TASK INSTRUCTIONS. Please return every row below unchanged, character for character.

Source data

-=-=-=-=-

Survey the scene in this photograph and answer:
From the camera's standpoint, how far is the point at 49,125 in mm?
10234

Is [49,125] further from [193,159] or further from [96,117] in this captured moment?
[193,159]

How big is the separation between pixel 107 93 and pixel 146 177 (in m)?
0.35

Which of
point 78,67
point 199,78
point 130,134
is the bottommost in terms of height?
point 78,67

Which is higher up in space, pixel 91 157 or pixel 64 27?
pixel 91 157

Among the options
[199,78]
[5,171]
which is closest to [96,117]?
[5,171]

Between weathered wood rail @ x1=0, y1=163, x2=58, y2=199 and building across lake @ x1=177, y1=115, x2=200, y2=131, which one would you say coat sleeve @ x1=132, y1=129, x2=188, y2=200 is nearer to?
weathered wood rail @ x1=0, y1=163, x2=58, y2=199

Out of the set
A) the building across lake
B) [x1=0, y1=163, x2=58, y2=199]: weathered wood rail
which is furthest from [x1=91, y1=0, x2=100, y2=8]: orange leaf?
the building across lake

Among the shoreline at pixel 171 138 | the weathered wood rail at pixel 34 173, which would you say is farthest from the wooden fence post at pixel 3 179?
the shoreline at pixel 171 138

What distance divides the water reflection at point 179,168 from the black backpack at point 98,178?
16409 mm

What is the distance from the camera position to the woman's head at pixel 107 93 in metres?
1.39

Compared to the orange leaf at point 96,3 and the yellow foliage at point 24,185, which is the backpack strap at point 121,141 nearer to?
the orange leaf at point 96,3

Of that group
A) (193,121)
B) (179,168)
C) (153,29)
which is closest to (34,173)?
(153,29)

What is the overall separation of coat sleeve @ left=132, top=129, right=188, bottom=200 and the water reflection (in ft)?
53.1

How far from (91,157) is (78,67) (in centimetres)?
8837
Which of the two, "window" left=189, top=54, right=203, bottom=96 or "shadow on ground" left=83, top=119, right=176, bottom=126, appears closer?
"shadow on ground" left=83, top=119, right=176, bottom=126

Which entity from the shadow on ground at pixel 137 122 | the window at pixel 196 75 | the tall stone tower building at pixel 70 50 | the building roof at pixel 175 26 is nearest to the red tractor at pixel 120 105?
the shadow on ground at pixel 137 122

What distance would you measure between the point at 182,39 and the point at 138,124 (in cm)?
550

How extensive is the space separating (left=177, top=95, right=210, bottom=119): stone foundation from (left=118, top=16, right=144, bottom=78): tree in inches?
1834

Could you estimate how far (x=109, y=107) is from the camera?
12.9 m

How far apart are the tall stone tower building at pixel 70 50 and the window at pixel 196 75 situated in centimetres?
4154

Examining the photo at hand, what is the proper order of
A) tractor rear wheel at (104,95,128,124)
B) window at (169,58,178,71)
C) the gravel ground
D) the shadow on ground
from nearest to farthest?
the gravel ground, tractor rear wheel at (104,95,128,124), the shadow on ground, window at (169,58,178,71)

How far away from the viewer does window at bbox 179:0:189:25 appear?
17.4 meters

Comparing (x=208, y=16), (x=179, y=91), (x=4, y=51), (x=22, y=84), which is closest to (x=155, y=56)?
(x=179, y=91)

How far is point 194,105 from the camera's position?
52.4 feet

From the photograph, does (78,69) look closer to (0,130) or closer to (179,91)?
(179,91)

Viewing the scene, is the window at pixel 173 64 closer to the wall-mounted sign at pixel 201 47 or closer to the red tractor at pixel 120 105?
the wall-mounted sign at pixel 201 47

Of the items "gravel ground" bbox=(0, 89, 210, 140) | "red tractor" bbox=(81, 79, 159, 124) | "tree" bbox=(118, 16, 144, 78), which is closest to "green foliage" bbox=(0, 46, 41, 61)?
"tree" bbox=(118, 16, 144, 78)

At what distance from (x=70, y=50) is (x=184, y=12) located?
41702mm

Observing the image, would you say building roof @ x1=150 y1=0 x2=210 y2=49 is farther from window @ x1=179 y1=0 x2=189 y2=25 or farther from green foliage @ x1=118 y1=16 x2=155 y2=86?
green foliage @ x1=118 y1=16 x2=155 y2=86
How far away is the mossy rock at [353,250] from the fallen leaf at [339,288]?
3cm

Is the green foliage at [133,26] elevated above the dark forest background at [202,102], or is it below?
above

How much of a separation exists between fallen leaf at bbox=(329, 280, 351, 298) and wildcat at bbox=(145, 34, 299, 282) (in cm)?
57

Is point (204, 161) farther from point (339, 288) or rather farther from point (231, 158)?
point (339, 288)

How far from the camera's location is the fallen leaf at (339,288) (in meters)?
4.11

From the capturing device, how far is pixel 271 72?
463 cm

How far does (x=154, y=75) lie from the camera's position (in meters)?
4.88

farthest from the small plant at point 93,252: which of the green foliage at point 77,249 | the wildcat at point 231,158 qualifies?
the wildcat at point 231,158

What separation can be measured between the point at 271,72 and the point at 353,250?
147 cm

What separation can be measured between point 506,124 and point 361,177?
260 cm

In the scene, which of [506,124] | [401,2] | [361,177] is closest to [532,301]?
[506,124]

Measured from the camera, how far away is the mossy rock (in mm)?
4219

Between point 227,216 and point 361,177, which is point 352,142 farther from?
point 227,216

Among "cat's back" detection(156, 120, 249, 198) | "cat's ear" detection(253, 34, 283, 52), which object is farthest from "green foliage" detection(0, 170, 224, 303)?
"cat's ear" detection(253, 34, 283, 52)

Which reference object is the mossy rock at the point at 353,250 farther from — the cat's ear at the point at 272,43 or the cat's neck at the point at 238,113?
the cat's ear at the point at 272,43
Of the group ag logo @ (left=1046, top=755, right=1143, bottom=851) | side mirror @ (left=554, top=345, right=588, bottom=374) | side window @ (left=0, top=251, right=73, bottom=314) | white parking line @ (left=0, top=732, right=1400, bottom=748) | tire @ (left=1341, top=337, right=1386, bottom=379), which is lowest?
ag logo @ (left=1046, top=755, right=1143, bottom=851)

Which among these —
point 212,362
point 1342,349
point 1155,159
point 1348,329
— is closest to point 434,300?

-=-=-=-=-

RESPONSE TO THIS TASK.
Survey the scene in this photograph and answer:
From the camera's standpoint, how far is the point at 49,125 in mm?
10234

Is [49,125] further from [193,159] or further from [96,117] in this captured moment?
[193,159]

How big is the separation between pixel 107 93 and pixel 146 177 (in m)?
0.35

Which of
point 78,67
point 199,78
point 130,134
is the bottommost in terms of height?
point 78,67

Which is higher up in space, pixel 91 157 or pixel 64 27?
pixel 91 157

Among the options
[199,78]
[5,171]
which is closest to [96,117]?
[5,171]

Between weathered wood rail @ x1=0, y1=163, x2=58, y2=199 and building across lake @ x1=177, y1=115, x2=200, y2=131, which one would you say coat sleeve @ x1=132, y1=129, x2=188, y2=200 is nearer to?
weathered wood rail @ x1=0, y1=163, x2=58, y2=199

Out of the set
A) the building across lake
B) [x1=0, y1=163, x2=58, y2=199]: weathered wood rail
which is furthest from [x1=91, y1=0, x2=100, y2=8]: orange leaf?
the building across lake

Among the shoreline at pixel 171 138 | the weathered wood rail at pixel 34 173, which would you say is farthest from the wooden fence post at pixel 3 179?
the shoreline at pixel 171 138

What distance divides the water reflection at point 179,168 from the black backpack at point 98,178?
16409 mm

What is the distance from the camera position to the woman's head at pixel 107 93 in metres?
1.39

Compared to the orange leaf at point 96,3 and the yellow foliage at point 24,185, which is the backpack strap at point 121,141 nearer to?
the orange leaf at point 96,3

Of that group
A) (193,121)
B) (179,168)
C) (153,29)
which is closest to (34,173)?
(153,29)

What is the overall separation of coat sleeve @ left=132, top=129, right=188, bottom=200 and the water reflection (in ft)?
53.1

How far from (91,157) is (78,67) (in centimetres)?
8837
Which of the two, "window" left=189, top=54, right=203, bottom=96 or "shadow on ground" left=83, top=119, right=176, bottom=126, appears closer?
"shadow on ground" left=83, top=119, right=176, bottom=126

Which entity from the shadow on ground at pixel 137 122 | the window at pixel 196 75 | the tall stone tower building at pixel 70 50 | the building roof at pixel 175 26 is nearest to the red tractor at pixel 120 105?
the shadow on ground at pixel 137 122

What distance would you measure between the point at 182,39 and the point at 138,124 (in cm)?
550

How extensive is the space separating (left=177, top=95, right=210, bottom=119): stone foundation from (left=118, top=16, right=144, bottom=78): tree in inches?
1834

Could you estimate how far (x=109, y=107) is from the camera?
12.9 m

How far apart are the tall stone tower building at pixel 70 50 and the window at pixel 196 75 situated in centimetres?
4154

Examining the photo at hand, what is the proper order of
A) tractor rear wheel at (104,95,128,124)
B) window at (169,58,178,71)
C) the gravel ground
D) the shadow on ground
from nearest to farthest?
the gravel ground, tractor rear wheel at (104,95,128,124), the shadow on ground, window at (169,58,178,71)

How far away from the viewer does window at bbox 179:0:189:25 appear?
17.4 meters

Comparing (x=208, y=16), (x=179, y=91), (x=4, y=51), (x=22, y=84), which is closest to (x=155, y=56)?
(x=179, y=91)

How far is point 194,105 from the camera's position?
52.4 feet

From the photograph, does (78,69) look closer to (0,130) or closer to (179,91)?
(179,91)

Viewing the scene, is the window at pixel 173 64 closer to the wall-mounted sign at pixel 201 47 or closer to the red tractor at pixel 120 105?
the wall-mounted sign at pixel 201 47

Of the items "gravel ground" bbox=(0, 89, 210, 140) | "red tractor" bbox=(81, 79, 159, 124) | "tree" bbox=(118, 16, 144, 78), which is closest to "green foliage" bbox=(0, 46, 41, 61)?
"tree" bbox=(118, 16, 144, 78)

At what distance from (x=70, y=50) is (x=184, y=12) located?
41702mm

Observing the image, would you say building roof @ x1=150 y1=0 x2=210 y2=49 is farther from window @ x1=179 y1=0 x2=189 y2=25 or farther from green foliage @ x1=118 y1=16 x2=155 y2=86?
green foliage @ x1=118 y1=16 x2=155 y2=86
How far away is the mossy rock at [353,250] from the fallen leaf at [339,288]?
3cm

Is the green foliage at [133,26] elevated above the dark forest background at [202,102], or is it below?
above

How much of a separation exists between fallen leaf at bbox=(329, 280, 351, 298) and wildcat at bbox=(145, 34, 299, 282) (in cm)?
57

Is point (204, 161) farther from point (339, 288) or rather farther from point (231, 158)?
point (339, 288)

How far from the camera's location is the fallen leaf at (339,288) (in meters)?
4.11

From the capturing device, how far is pixel 271 72?
463 cm

How far does (x=154, y=75) lie from the camera's position (in meters)?
4.88

farthest from the small plant at point 93,252: which of the green foliage at point 77,249 | the wildcat at point 231,158 qualifies?
the wildcat at point 231,158

What separation can be measured between the point at 271,72 and the point at 353,250?
147 cm

What separation can be measured between point 506,124 and point 361,177?
260 cm

In the scene, which of [506,124] | [401,2] | [361,177] is closest to [532,301]?
[506,124]

Measured from the camera, how far away is the mossy rock (in mm)?
4219

Between point 227,216 and point 361,177, which is point 352,142 farther from?
point 227,216

Among "cat's back" detection(156, 120, 249, 198) | "cat's ear" detection(253, 34, 283, 52), which object is farthest from "green foliage" detection(0, 170, 224, 303)?
"cat's ear" detection(253, 34, 283, 52)

Which reference object is the mossy rock at the point at 353,250 farther from — the cat's ear at the point at 272,43 or the cat's neck at the point at 238,113?
the cat's ear at the point at 272,43
Of the group ag logo @ (left=1046, top=755, right=1143, bottom=851) | side mirror @ (left=554, top=345, right=588, bottom=374) | side window @ (left=0, top=251, right=73, bottom=314) | white parking line @ (left=0, top=732, right=1400, bottom=748) | tire @ (left=1341, top=337, right=1386, bottom=379), which is lowest?
ag logo @ (left=1046, top=755, right=1143, bottom=851)

Which among these —
point 212,362
point 1342,349
point 1155,159
point 1348,329
— is closest to point 434,300?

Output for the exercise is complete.